We started a discussion of TRUTH and FALSITY of statements. Using statement variables we saw that using 3 variables there are exactly 8 possible ways the variables could represent statements that would be either TRUE or FALSE. Again we used Gateway to Logic to consider all the possible truth value assignments for a statement with 3 variables. [In general, we saw that if there are n variables in a statement form, there are 2^{n} possible ways that the variables could be assigned as TRUE or FALSE.]
We considered how the truth value of a compund sentence is determined from the connectives and the truth of its simple statements. Again Gateway to Logic gave an example of this determination, but only displayed the result- so we worked through on case in detail to see how the connectives and the forms tree interacted to determine the Truth or Falsity of the statement form in that case.
This led to a discussion of Truth functions determined by statement forms. Given truth values for the statement variables, p,q, and r, , the statement for detemines a value of either T or F. Thus we have a final T or F determined by the choice of T or F for the three variables. We discussed briefly the number of possible truth functions of 2 variables thaere can be, and saw that this involves a choice of either T or F for the 4 possible ordered pairs, TT, TF, FT, and FF. This gives 2^{4} = 16 possible binary truth functions. Even though there are an infinite number of staement forms using just p and q for statement variables, they can described with 16 truth functions.
Next Class: What do the truth functions have to do with the equivalence of statement forms?
Statement I: If a number is even and greater than 2 then it is not
prime.
Statement II: If a number is prime and greater than 2 then it is not
even.
After discussing the meaning of these statements about numbers, we agreed
that knowing the truth of each statement would inform us immediately about
the truth of the other. It was left open as to what we meant exactly by
"equivalent in meaning," but it is important to consider the distinction
between form and content/meaning.

Your goal: Reproduce word for word everything in the logic notes from "This led to" down to "16 truth functions.". The lines that come next have no connection to the logic notes.

Items:

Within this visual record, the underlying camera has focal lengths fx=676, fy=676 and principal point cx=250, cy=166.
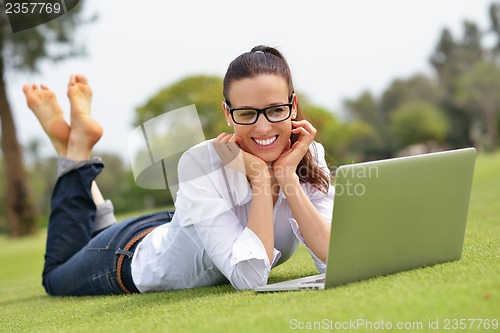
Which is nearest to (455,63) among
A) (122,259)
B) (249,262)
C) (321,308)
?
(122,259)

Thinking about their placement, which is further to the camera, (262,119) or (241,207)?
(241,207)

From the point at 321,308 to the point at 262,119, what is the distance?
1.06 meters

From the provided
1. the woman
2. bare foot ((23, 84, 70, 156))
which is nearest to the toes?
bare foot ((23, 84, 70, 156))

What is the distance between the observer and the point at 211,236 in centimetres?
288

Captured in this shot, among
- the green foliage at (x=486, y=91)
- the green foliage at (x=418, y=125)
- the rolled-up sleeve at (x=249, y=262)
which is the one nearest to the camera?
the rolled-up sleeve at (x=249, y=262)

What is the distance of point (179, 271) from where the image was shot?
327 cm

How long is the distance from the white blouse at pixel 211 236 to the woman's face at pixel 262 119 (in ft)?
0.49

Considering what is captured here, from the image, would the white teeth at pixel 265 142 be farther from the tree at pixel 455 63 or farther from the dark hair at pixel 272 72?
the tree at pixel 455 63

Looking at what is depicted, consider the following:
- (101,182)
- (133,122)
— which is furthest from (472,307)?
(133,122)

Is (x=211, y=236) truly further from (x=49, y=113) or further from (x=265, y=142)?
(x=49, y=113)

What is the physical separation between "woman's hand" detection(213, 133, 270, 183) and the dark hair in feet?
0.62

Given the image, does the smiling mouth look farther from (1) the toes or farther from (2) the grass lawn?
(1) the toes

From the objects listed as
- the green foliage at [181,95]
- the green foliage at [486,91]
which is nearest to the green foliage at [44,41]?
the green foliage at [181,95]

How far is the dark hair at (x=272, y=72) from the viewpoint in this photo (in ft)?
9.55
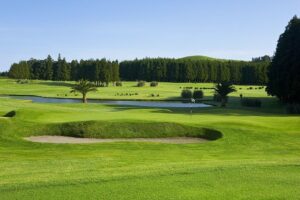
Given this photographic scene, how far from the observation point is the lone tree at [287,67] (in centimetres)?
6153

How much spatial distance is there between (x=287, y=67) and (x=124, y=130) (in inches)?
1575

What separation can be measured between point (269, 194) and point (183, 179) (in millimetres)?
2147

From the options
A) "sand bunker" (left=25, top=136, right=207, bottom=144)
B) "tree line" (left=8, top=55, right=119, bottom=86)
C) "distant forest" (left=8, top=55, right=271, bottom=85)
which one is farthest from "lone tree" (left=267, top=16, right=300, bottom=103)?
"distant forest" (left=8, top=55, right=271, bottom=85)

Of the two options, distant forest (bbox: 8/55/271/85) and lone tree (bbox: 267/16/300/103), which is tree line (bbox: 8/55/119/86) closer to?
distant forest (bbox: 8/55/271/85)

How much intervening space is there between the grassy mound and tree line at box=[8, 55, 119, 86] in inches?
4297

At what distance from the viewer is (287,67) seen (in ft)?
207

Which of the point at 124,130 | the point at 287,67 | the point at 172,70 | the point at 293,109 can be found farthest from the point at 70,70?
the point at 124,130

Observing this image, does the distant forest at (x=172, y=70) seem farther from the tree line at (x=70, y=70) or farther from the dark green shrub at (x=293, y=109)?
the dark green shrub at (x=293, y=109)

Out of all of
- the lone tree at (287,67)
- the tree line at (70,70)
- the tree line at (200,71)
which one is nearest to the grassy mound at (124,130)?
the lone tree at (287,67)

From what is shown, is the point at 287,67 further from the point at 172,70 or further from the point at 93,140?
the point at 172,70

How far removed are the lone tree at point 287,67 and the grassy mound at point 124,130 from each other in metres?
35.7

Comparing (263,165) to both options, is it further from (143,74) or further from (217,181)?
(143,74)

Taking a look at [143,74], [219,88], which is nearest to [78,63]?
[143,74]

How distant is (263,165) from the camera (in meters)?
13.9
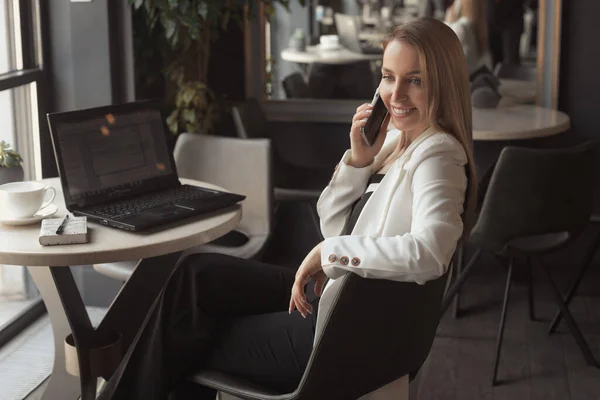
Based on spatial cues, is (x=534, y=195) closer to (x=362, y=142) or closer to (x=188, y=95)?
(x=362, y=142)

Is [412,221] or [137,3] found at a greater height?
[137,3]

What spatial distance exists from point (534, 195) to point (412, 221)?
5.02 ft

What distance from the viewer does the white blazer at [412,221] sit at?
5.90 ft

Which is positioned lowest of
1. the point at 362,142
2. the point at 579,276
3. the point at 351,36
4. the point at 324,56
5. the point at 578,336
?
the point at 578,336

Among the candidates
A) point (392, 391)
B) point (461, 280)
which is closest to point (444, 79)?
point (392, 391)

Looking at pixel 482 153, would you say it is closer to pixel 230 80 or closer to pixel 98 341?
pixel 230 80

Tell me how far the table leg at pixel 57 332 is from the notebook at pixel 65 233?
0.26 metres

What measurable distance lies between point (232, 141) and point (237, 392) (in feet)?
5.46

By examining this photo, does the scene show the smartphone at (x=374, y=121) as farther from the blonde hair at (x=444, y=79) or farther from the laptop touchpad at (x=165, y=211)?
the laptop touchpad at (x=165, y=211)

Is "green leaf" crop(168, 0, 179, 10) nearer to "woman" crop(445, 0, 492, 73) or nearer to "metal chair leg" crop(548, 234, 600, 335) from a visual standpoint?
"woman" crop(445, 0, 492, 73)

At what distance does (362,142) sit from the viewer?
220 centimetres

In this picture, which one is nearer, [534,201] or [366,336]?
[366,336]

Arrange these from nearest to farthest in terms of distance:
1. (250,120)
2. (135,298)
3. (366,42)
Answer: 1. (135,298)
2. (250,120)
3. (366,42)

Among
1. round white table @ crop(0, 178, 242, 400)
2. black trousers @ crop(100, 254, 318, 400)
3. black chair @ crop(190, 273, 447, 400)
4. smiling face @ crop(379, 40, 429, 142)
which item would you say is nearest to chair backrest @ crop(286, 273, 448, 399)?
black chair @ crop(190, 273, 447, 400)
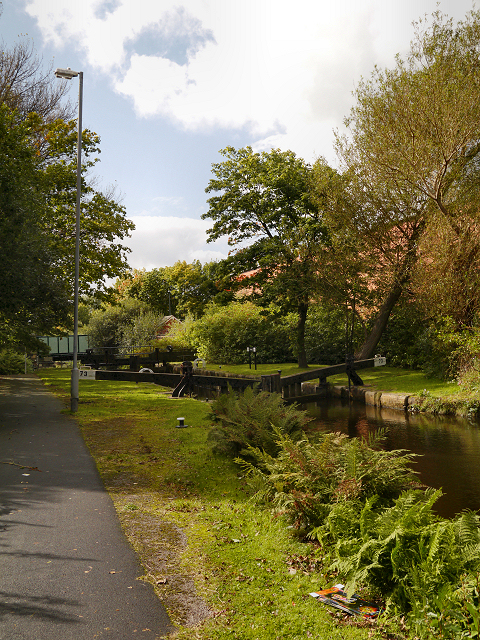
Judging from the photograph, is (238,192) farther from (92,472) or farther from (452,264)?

Answer in full:
This led to a discussion of Truth functions determined by statement forms. Given truth values for the statement variables, p,q, and r, , the statement for detemines a value of either T or F. Thus we have a final T or F determined by the choice of T or F for the three variables. We discussed briefly the number of possible truth functions of 2 variables thaere can be, and saw that this involves a choice of either T or F for the 4 possible ordered pairs, TT, TF, FT, and FF. This gives 2^{4} = 16 possible binary truth functions. Even though there are an infinite number of staement forms using just p and q for statement variables, they can described with 16 truth functions.